EXERCISE DIRECTIONS → Are you able to quote each entry exactly as written?

[Source data]
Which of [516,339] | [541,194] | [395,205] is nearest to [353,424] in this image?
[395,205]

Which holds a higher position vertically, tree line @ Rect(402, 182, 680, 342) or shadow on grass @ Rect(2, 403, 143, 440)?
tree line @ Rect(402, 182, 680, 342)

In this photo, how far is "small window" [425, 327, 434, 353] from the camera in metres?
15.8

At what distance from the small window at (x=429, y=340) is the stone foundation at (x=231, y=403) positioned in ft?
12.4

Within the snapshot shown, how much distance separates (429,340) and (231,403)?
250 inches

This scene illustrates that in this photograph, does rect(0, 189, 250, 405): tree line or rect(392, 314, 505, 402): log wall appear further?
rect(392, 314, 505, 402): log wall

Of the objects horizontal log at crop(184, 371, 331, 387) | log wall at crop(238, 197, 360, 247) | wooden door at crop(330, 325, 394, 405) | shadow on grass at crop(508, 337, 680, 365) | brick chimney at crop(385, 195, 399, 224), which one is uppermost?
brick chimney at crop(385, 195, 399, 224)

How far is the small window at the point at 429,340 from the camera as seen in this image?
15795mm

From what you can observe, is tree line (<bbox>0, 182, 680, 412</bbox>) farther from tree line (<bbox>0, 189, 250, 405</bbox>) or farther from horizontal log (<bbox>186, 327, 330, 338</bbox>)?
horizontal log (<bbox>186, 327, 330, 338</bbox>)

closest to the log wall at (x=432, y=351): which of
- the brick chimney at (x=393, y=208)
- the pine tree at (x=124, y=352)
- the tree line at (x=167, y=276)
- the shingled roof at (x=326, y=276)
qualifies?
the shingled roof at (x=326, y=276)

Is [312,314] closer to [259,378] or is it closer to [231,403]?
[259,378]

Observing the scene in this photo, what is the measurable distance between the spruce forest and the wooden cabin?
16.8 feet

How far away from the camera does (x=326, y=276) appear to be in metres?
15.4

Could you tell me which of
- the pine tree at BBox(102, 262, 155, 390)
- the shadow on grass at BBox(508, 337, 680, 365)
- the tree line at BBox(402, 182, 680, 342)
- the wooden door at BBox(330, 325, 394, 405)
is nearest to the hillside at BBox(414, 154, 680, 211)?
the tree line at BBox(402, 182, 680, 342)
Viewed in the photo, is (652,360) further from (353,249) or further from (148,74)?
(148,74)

FINISHED TASK →
Which of [516,339] | [541,194] | [395,205] is nearest to [353,424] in this image?
[395,205]

Which holds a higher position vertically, tree line @ Rect(402, 182, 680, 342) or shadow on grass @ Rect(2, 403, 143, 440)?
tree line @ Rect(402, 182, 680, 342)

In this photo, how far is "small window" [425, 327, 434, 353] from the camera in metres?
15.8

At what distance from the small window at (x=429, y=340) is the stone foundation at (x=231, y=403) positioned in ft?
12.4

Within the snapshot shown, how much distance separates (429,340) and (231,403)?
250 inches

This scene illustrates that in this photograph, does rect(0, 189, 250, 405): tree line or rect(392, 314, 505, 402): log wall appear further?
rect(392, 314, 505, 402): log wall

Of the objects horizontal log at crop(184, 371, 331, 387) | log wall at crop(238, 197, 360, 247) | wooden door at crop(330, 325, 394, 405) | shadow on grass at crop(508, 337, 680, 365) | brick chimney at crop(385, 195, 399, 224), which one is uppermost?
brick chimney at crop(385, 195, 399, 224)

How far is the small window at the point at 429,340 from the camera as seen in this image?
15795mm

From what you can observe, is tree line (<bbox>0, 182, 680, 412</bbox>) farther from tree line (<bbox>0, 189, 250, 405</bbox>) or farther from horizontal log (<bbox>186, 327, 330, 338</bbox>)?
horizontal log (<bbox>186, 327, 330, 338</bbox>)

closest to the log wall at (x=432, y=351): which of
- the brick chimney at (x=393, y=208)
- the pine tree at (x=124, y=352)
- the tree line at (x=167, y=276)
- the shingled roof at (x=326, y=276)
qualifies?
the shingled roof at (x=326, y=276)

Is [312,314] closer to [259,378] or is it closer to [231,403]?
[259,378]

Observing the scene in this photo, what is the measurable distance between the spruce forest and the wooden cabin?
16.8 feet

How far away from the camera does (x=326, y=276) appear to be in metres?
15.4

Could you tell me which of
- the pine tree at BBox(102, 262, 155, 390)
- the shadow on grass at BBox(508, 337, 680, 365)
- the tree line at BBox(402, 182, 680, 342)
- the wooden door at BBox(330, 325, 394, 405)
is nearest to the hillside at BBox(414, 154, 680, 211)?
the tree line at BBox(402, 182, 680, 342)
Viewed in the photo, is (652,360) further from (353,249) or further from (148,74)?
(148,74)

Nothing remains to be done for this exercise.